- _TASK TO COMPLETE_
Can you transcribe every record below exactly as it appears?
--
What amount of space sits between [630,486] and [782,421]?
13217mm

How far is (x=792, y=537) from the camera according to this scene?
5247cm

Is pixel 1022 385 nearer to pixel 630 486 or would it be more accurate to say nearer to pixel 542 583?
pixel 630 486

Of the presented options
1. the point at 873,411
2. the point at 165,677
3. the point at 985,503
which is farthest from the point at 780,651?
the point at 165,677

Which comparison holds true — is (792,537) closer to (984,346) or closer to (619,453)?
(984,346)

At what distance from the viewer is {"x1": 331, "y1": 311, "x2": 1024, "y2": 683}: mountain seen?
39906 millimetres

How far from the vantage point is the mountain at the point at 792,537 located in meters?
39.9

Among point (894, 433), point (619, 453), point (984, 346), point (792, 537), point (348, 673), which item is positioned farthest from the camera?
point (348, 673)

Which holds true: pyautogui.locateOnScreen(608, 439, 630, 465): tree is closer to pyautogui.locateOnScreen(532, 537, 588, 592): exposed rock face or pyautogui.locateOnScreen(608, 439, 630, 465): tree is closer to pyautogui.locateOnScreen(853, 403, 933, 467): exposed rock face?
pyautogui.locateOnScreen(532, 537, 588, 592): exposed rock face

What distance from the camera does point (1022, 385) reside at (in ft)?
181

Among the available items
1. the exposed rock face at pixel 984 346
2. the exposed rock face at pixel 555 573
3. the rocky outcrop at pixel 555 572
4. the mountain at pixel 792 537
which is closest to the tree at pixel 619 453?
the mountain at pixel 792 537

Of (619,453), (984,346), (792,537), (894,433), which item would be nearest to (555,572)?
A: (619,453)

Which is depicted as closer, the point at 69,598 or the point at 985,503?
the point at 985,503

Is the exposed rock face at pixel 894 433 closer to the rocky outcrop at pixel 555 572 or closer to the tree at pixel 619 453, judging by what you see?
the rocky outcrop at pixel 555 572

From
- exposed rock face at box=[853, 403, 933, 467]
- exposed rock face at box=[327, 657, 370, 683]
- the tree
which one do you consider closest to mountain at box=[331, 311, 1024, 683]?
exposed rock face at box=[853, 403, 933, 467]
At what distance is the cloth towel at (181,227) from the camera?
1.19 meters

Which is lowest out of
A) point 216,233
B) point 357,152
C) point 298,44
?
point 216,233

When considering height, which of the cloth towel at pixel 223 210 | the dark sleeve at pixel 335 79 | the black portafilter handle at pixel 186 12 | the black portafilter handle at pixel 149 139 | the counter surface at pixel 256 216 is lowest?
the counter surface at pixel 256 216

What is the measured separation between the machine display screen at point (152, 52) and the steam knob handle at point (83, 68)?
--
- _SOLUTION FOR THIS PROBLEM_
What amount of space sits between [630,486] and [782,421]?
13217mm

How far is (x=792, y=537) from the camera according to this scene?
5247cm

Is pixel 1022 385 nearer to pixel 630 486 or would it be more accurate to say nearer to pixel 542 583?
pixel 630 486

Of the presented options
1. the point at 873,411
2. the point at 165,677
3. the point at 985,503
which is farthest from the point at 780,651?
the point at 165,677

Which comparison holds true — is (792,537) closer to (984,346) or closer to (619,453)?
(984,346)

At what distance from the viewer is {"x1": 331, "y1": 311, "x2": 1024, "y2": 683}: mountain seen?
39906 millimetres

How far from the vantage point is the mountain at the point at 792,537 located in meters?
39.9

Among point (894, 433), point (619, 453), point (984, 346), point (792, 537), point (348, 673), which item is positioned farthest from the camera?
point (348, 673)

Which holds true: pyautogui.locateOnScreen(608, 439, 630, 465): tree is closer to pyautogui.locateOnScreen(532, 537, 588, 592): exposed rock face or pyautogui.locateOnScreen(608, 439, 630, 465): tree is closer to pyautogui.locateOnScreen(853, 403, 933, 467): exposed rock face?
pyautogui.locateOnScreen(532, 537, 588, 592): exposed rock face

What distance from the camera does point (1022, 385) reside at (in ft)?
181

Among the available items
1. the exposed rock face at pixel 984 346
2. the exposed rock face at pixel 555 573
3. the rocky outcrop at pixel 555 572
4. the mountain at pixel 792 537
which is closest to the tree at pixel 619 453?
the mountain at pixel 792 537

Of (619,453), (984,346), (792,537), (894,433), which item would be nearest to (555,572)?
A: (619,453)

Which is depicted as closer, the point at 69,598 or the point at 985,503?
the point at 985,503

Is the exposed rock face at pixel 894 433 closer to the rocky outcrop at pixel 555 572 or closer to the tree at pixel 619 453, judging by what you see?
the rocky outcrop at pixel 555 572

From
- exposed rock face at box=[853, 403, 933, 467]
- exposed rock face at box=[327, 657, 370, 683]
- the tree
which one do you consider closest to mountain at box=[331, 311, 1024, 683]?
exposed rock face at box=[853, 403, 933, 467]
At what distance is the cloth towel at (181,227) from the camera?
1.19 meters

Which is lowest out of
A) point 216,233
B) point 357,152
C) point 298,44
?
point 216,233

When considering height, which of the cloth towel at pixel 223 210 | the dark sleeve at pixel 335 79 | the black portafilter handle at pixel 186 12 | the black portafilter handle at pixel 149 139 | the counter surface at pixel 256 216 is lowest?
the counter surface at pixel 256 216

What is the measured separation between the machine display screen at point (152, 52) and the steam knob handle at point (83, 68)?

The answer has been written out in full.